**Task prompt:**
Pictures aside, return all of the records exactly as they stand.

[Stored data]
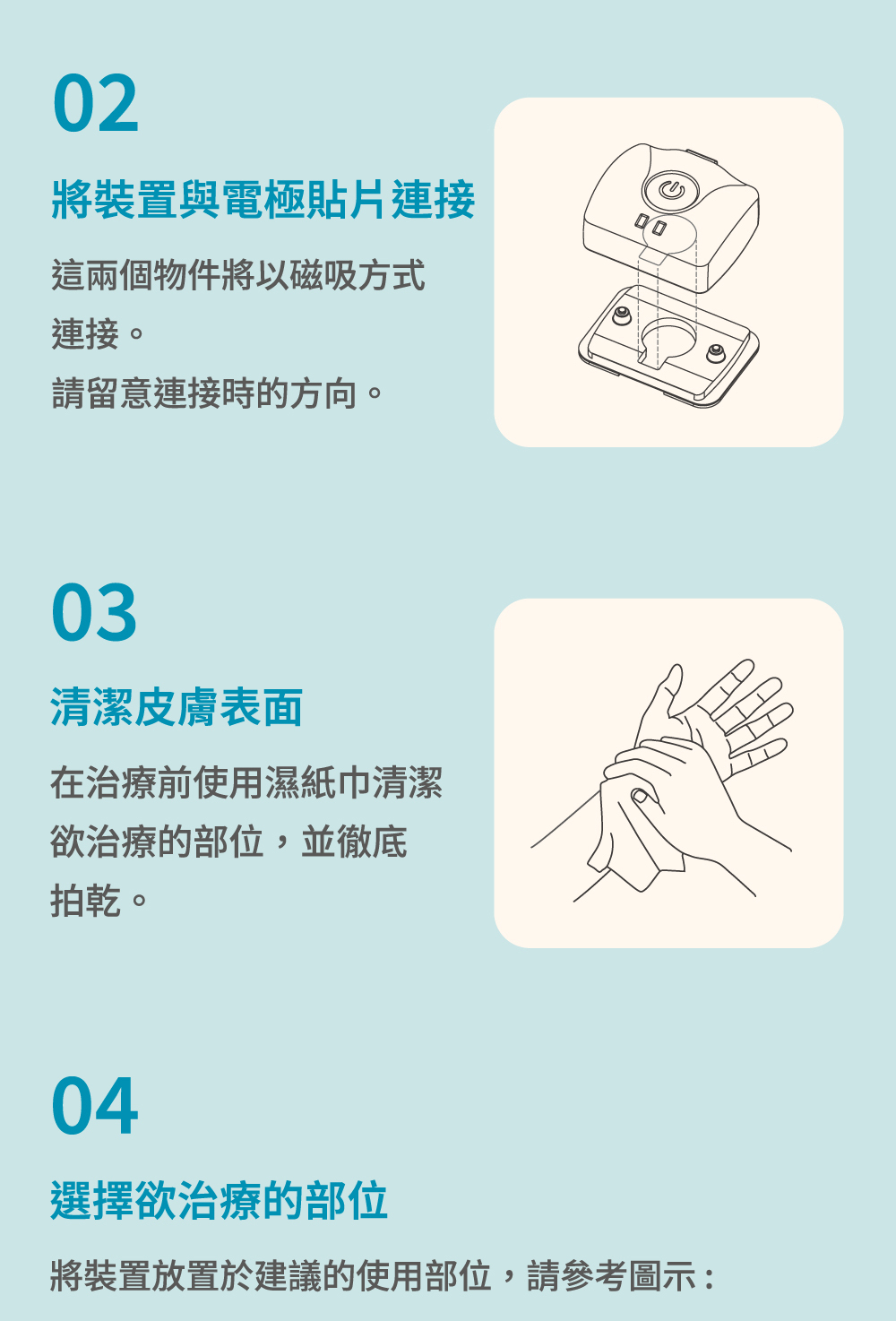 02

將裝置與電極貼片連接

這兩個物件將以磁吸方式連接。
請留意連接時的方向。

03

清潔皮膚表面

在治療前使用濕紙巾清潔欲治療的部位，並徹底拍乾。

04

選擇欲治療的部位

將裝置放置於建議的使用部位，請參考圖示：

**Problem solution:**
 02

將裝置與電極貼片連接

這兩個物件將以磁吸方式連接。
請留意連接時的方向。

03

清潔皮膚表面

在治療前使用濕紙巾清潔欲治療的部位，並徹底拍乾。

04

選擇欲治療的部位

將裝置放置於建議的使用部位，請參考圖示：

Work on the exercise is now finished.